Back in New York, the spirit of Sara was obviously present in the small flat. Without its occupant to offset things, it could be seen how there was a place for everything and everything was in its own place. Sara had made beautiful use of her space, defining it even as she had defined herself.

When it came to the closet, 19-year-old Alex, who already had his mother’s artistic bent, thought there was something to the way his grandmother had organized her closet that spoke to larger issues than merely being a place to store clothes. So as they went through her stuff, Maira and Alex documented what was there and how it looked, knowing it would be a show someday.

10 years later, it was.

Mmuseumm, the art project founded by Alex Kalman, debuted the piece “Sara Berman’s Closet” in an out of the way alley in 2015. The installation consists of the closet, recreated, as well as a number of other artifacts from Berman’s apartment, all presented with quotes and sayings from the book of the exhibition by Maira and Alex.

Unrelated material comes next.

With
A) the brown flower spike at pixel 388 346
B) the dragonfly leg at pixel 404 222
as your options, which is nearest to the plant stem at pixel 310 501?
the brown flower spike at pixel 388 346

Since that auspicious beginning, the show has moved first to the Metropolitan Museum of Art in New York in 2017, the Skirball Center in Los Angeles earlier this year and now is in Philadelphia, at the NMAJH, where it is in its own temporary building outside the traditional confines of the museum. According to the museum, having the installation out on Independence Mall, and sitting “adjacent to sites commemorating the stories of our Nation’s founding, the installation of Sara’s closet puts a woman’s humble 20th-century story radically on par with that of the Founding Fathers.” Furthermore, “it opens visitors up to conversations about who we commemorate and monumentalize, the meaning of material objects in our lives, identity and reinvention, family history, through the power and meaning of small moments.”

Or it could be, as Alex is quoted as saying in the New York Times, the piece is “a monument to courage and independence and freedom.” Of course, then there’s always the thought of Maira, musing in that same article about what her mother would have thought of the idea that her clothes and unmentionables were on display for the whole world to see: “She would have thought we were crazy, but in the best possible way.”

Whatever way you look at it, though, Sara Berman’s Closet is an inspiration to one woman’s drive to be uniquely herself in a world where any woman’s choices were always being questioned and her life would be defined by who she married.

 

Visitors at the National Museum of American Jewish History enjoy the Sara Berman’s Closet exhibit.

Cover of Sara Berman’s Closet by Maira and Alex Kalman. Illustrations by Maira Kalman. Design by Alex Kalman. Harper Collins, 2018.

Sara Berman’s closet on exhibition at the NMAJH.